Prophylactic use of continuous positive airway pressure (CPAP) in the postoperative period may reduce the risk of PPCs [4,5,6]. CPAP increases functional residual capacity and vital capacity, enhancing gas exchange and oxygenation while reducing respiratory work [7]. CPAP can be delivered through a nasal airway, face mask, or a helmet interface [8]. A meta-analysis by Ferreyra et al. [4] concluded that for CPAP to decrease the risk of PPCs, a continuous treatment period of at least 6 h is recommended [4]. Although CPAP may be administered via a face mask over an extended period, this modality is poorly tolerated by patients and is time-consuming for staff in the postanesthesia care unit (PACU) [9]. Therefore, the standard mask CPAP treatment is commonly applied intermittently in the PACU: for example, for 10–30 min every 2–3 h [5]. Because patients can generally tolerate the helmet better than the mask interface [10], postoperative treatment durations may be prolonged by using the helmet, perhaps preventing PPCs more effectively after major abdominal surgery.
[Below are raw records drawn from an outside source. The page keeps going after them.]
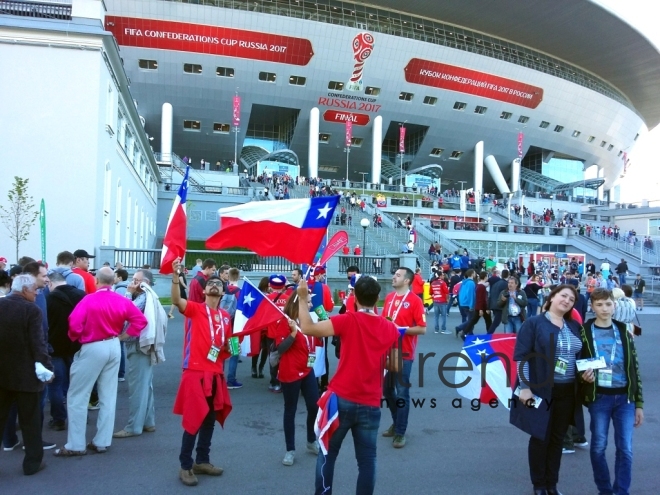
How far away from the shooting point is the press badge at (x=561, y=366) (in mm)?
4570

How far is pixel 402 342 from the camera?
239 inches

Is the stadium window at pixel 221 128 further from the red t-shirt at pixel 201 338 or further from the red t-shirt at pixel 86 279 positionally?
the red t-shirt at pixel 201 338

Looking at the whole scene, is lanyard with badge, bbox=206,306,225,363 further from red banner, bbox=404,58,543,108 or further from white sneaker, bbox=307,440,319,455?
red banner, bbox=404,58,543,108

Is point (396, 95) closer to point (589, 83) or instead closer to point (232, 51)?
point (232, 51)

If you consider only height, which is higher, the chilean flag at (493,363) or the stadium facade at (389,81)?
the stadium facade at (389,81)

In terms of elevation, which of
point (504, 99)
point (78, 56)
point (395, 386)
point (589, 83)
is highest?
point (589, 83)

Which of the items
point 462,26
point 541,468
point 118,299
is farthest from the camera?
point 462,26

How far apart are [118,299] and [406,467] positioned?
3.45 m

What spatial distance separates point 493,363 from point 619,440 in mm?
1780

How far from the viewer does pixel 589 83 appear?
74.3 meters

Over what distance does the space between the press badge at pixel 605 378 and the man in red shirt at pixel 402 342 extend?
1.88 meters

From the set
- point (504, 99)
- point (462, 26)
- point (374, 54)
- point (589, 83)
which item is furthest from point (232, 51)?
point (589, 83)

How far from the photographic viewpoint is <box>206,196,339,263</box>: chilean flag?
5586mm

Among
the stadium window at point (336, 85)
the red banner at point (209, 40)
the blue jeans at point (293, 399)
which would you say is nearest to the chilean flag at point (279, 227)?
the blue jeans at point (293, 399)
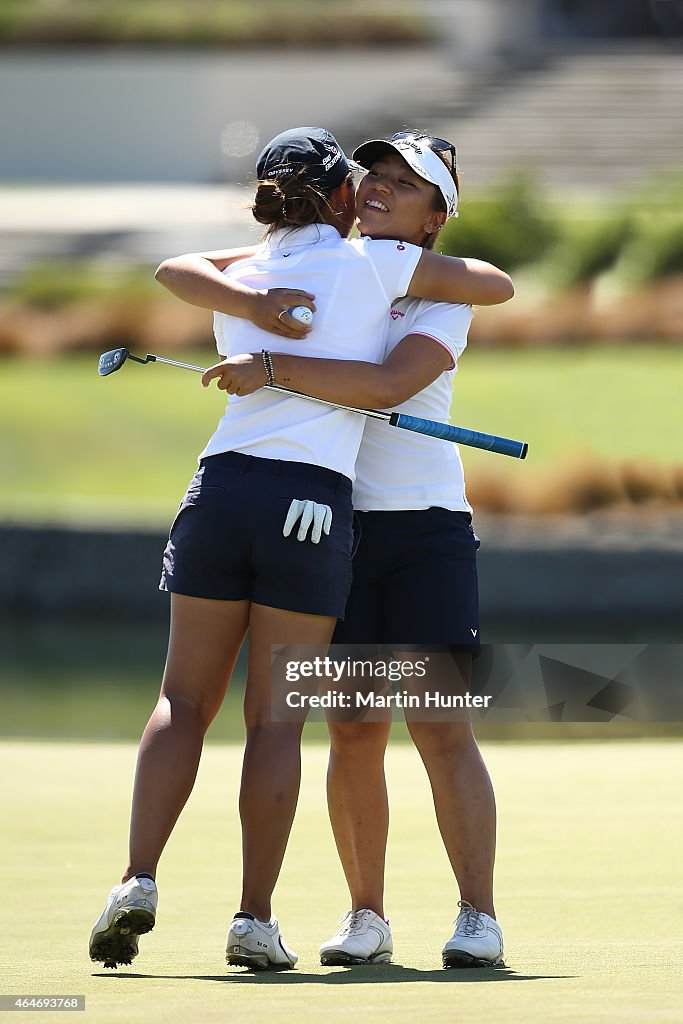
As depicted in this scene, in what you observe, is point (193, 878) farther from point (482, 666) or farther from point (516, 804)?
point (482, 666)

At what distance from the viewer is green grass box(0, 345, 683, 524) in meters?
14.4

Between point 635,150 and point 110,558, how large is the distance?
12.6 m

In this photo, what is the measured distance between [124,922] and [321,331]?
1017 millimetres

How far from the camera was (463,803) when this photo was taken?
3127 mm

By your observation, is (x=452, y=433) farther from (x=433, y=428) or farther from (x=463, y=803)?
(x=463, y=803)

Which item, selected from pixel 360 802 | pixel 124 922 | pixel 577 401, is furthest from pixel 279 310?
pixel 577 401

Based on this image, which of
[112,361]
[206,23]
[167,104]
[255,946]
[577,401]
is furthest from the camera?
[206,23]

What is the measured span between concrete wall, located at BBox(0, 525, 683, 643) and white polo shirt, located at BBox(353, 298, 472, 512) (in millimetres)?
7097

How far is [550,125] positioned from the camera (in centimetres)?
2241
However, to our knowledge, these CPAP delivery modalities have not been compared previously in a randomized trial.
We, therefore, examined the effects of continuous helmet CPAP (HCPAP) versus intermittent mask CPAP (ICPAP) on postoperative oxygenation and the risk of pulmonary complications following major abdominal surgery.
2 Methods
This single-center single-blinded randomized controlled trial was approved by the Regional ethical committees of the capital region of Denmark (H-1-2013-094) and registered at clinicaltials.gov (NCT02173327). This manuscript adheres to the applicable CONSORT guidelines, and all patients provided written informed consent before enrollment.
2.1 Patient population
Patients aged over 18 years, scheduled for major abdominal surgery (i.e., Whipple’s procedure or open abdominal aortic aneurism repair), with a planned extended overnight stay (standard care) in the PACU were eligible for inclusion. Patients’ postoperative pulmonary risk scores were evaluated using the Assess Respiratory Risk in Surgical Patients in Catalonia (ARISCAT) score [11]. Patients were not eligible for inclusion in the case of severe pulmonary disease (i.e., need for supplementary oxygen at home), upper airway deformities, CPAP at home, claustrophobia, or were unable to provide consent. Other exclusion criteria were: inoperability, operative duration > 6 h (due to logistical reasons and availability of the primary investigator), re-operation, admission to the intensive care unit (ICU) from the operating room, and non-epidural anesthesia.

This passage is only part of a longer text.